**The tasks**
[1] Answer these questions about the forum thread on the beer can mod:
(a) What are the shims cut from?
(b) Where does pathia think it is safer to place the pieces of metal?
(c) According to Dragon1291, which metal has a somewhat high rate of thermal expansion?
[2] Copy out only the part of the entries that begins with the line containing "From the picture" and runs through the end of the entries, swapping "closer" for "nearer" and leaving everything else unchanged.

**Given passage**
Wrote up a step-by-step guide for bed leveling using shims cut out of a beer can:

https://arcady.genkin.ca/2021/01/beer-can-mod-for-prusa-mk3-s/

Posted : 29/01/2021 9:18 pm
xilex, With_Maltodextrin, jsw and 1 people liked
pathia
(@pathia)
Active Member
RE: Beer Can mod for Prusa MK3/S/+

I really love the idea, but I don't like that you have placed these sharp pieces of metal below the heated bed.
I think it is safer to place them between the space and the Y carriage.
All in all I will give this a try soon. I didn't like the nylock fix. It is just cumbersome.

Thank you 👍 

Posted : 01/02/2021 8:11 pm
Dragon1291
(@dragon1291)
Trusted Member
RE: Beer Can mod for Prusa MK3/S/+

I will probably be doing this once my printer comes in. Looks to be a nice and simple mod. To avoid thermal expansion issues though I probably will put the shims underneath the spacers. Aluminum has a somewhat high rate of thermal expansion, so putting it further away from the bed is probably better.

**The input**
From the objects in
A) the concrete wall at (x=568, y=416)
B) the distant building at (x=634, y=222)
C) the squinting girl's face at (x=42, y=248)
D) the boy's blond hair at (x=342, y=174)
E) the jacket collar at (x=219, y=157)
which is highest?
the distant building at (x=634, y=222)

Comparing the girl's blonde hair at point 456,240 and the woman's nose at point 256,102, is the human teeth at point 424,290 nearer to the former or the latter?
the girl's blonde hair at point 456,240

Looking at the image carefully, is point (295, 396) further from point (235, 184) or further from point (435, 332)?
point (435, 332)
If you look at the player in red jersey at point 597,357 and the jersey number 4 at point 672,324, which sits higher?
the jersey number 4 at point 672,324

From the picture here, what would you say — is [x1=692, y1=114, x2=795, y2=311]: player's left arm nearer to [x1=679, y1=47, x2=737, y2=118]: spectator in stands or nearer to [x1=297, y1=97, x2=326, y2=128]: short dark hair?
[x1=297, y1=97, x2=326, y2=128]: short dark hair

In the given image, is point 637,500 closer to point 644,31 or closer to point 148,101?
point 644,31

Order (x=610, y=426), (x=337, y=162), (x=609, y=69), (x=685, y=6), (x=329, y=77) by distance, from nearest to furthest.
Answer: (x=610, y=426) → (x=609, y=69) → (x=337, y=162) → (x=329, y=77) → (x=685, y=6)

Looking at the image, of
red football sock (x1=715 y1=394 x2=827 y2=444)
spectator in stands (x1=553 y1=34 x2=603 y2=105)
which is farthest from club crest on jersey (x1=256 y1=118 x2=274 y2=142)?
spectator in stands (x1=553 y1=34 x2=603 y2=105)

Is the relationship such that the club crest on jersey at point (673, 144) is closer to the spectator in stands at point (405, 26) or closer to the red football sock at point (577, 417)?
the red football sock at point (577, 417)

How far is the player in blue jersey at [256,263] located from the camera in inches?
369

**Outputs by task**
[1]
(a) A beer can.
(b) Between the space and the Y carriage.
(c) Aluminum.

[2]
From the picture here, what would you say — is [x1=692, y1=114, x2=795, y2=311]: player's left arm nearer to [x1=679, y1=47, x2=737, y2=118]: spectator in stands or nearer to [x1=297, y1=97, x2=326, y2=128]: short dark hair?
[x1=297, y1=97, x2=326, y2=128]: short dark hair

In the given image, is point 637,500 nearer to point 644,31 or nearer to point 148,101?
point 644,31

Order (x=610, y=426), (x=337, y=162), (x=609, y=69), (x=685, y=6), (x=329, y=77) by distance, from nearest to furthest.
Answer: (x=610, y=426) → (x=609, y=69) → (x=337, y=162) → (x=329, y=77) → (x=685, y=6)

Looking at the image, of
red football sock (x1=715 y1=394 x2=827 y2=444)
spectator in stands (x1=553 y1=34 x2=603 y2=105)
which is farthest from club crest on jersey (x1=256 y1=118 x2=274 y2=142)?
spectator in stands (x1=553 y1=34 x2=603 y2=105)

Is the relationship such that the club crest on jersey at point (673, 144) is nearer to the spectator in stands at point (405, 26) or nearer to the red football sock at point (577, 417)?
the red football sock at point (577, 417)

How far is the player in blue jersey at [256,263] located from the camera in inches?
369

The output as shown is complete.